Yes, off the coast of South Africa. Also not normal at the times of year they’ve been seen there.Humpbacks predictably go down to Antartica to feed, and only come up to tropical waters to breed.

Scientists are calling them Super-pods, a newly coined term, given such swarms of humpbacks are unprecedented.

Here’s what we know: most of the whales are younger whales. And there has to be an impressively dense concentration of food there to attract and support that many 65,000-pound whales. And when humpbacks get together, they can “bubble net feed.” It’s a cooperative form of group-hunting that essentially lets a pack of whales suck up whole schools of fish.

Individual humpbacks can do something similar on their own, but the science community officially assumes these super-pods are formed for enhanced feeding purposes.

One theory being floated is: this is perfectly normal. Humpbacks were named a protected species back in 1996, but prior to that, they’d been drastically decimated in numbers. Perhaps, now that their numbers are back, we’re seeing they’re a social species, especially young ones, and always had been.

Or maybe, like science has been saying for years, the ocean is warming, the sea levels are rising, and its affecting its inhabitants in a way we’ve never seen, because change changes things.

Another theory is that we’re seeing evolution in action: Humpbacks are testing out new social feeding behaviours.

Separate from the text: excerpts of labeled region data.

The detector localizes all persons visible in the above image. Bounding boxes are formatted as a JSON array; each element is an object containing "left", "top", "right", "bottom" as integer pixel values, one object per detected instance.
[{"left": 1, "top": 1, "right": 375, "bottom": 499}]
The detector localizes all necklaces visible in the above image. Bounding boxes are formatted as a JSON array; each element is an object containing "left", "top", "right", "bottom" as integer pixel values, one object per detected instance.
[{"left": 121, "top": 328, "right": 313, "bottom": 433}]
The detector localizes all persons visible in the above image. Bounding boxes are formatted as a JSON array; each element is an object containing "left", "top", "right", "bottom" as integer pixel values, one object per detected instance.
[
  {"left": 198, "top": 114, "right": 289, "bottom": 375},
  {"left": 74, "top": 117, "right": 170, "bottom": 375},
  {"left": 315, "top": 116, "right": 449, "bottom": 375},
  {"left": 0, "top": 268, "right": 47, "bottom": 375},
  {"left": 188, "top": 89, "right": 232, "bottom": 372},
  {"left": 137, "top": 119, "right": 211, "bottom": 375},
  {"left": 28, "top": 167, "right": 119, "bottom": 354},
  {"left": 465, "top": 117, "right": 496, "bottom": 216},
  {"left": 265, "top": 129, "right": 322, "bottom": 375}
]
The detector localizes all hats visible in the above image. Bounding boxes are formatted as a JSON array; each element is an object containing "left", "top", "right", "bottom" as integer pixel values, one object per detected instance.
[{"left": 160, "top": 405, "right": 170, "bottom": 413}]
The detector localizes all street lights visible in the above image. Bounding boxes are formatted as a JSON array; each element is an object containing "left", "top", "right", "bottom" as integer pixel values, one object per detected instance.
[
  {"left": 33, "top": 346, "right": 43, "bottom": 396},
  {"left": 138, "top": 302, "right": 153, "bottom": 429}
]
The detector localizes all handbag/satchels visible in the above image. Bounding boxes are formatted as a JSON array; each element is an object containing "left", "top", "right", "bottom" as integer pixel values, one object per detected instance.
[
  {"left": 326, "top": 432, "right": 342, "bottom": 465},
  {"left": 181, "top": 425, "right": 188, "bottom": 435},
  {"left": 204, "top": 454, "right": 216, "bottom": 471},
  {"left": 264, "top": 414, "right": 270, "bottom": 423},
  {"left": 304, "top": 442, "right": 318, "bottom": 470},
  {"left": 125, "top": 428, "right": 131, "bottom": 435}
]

Either way, it’s weird, according to experts like Ken Findlay, who recently published an article on the matter. “I’ve never seen anything like this,” he told Time Magazine. “No such dense feeding aggregations have been reported elsewhere in low or mid latitudes during Southern Hemisphere humpback whale migrations. Indeed, aggregations of whales of this size have seldom been reported in the literature.”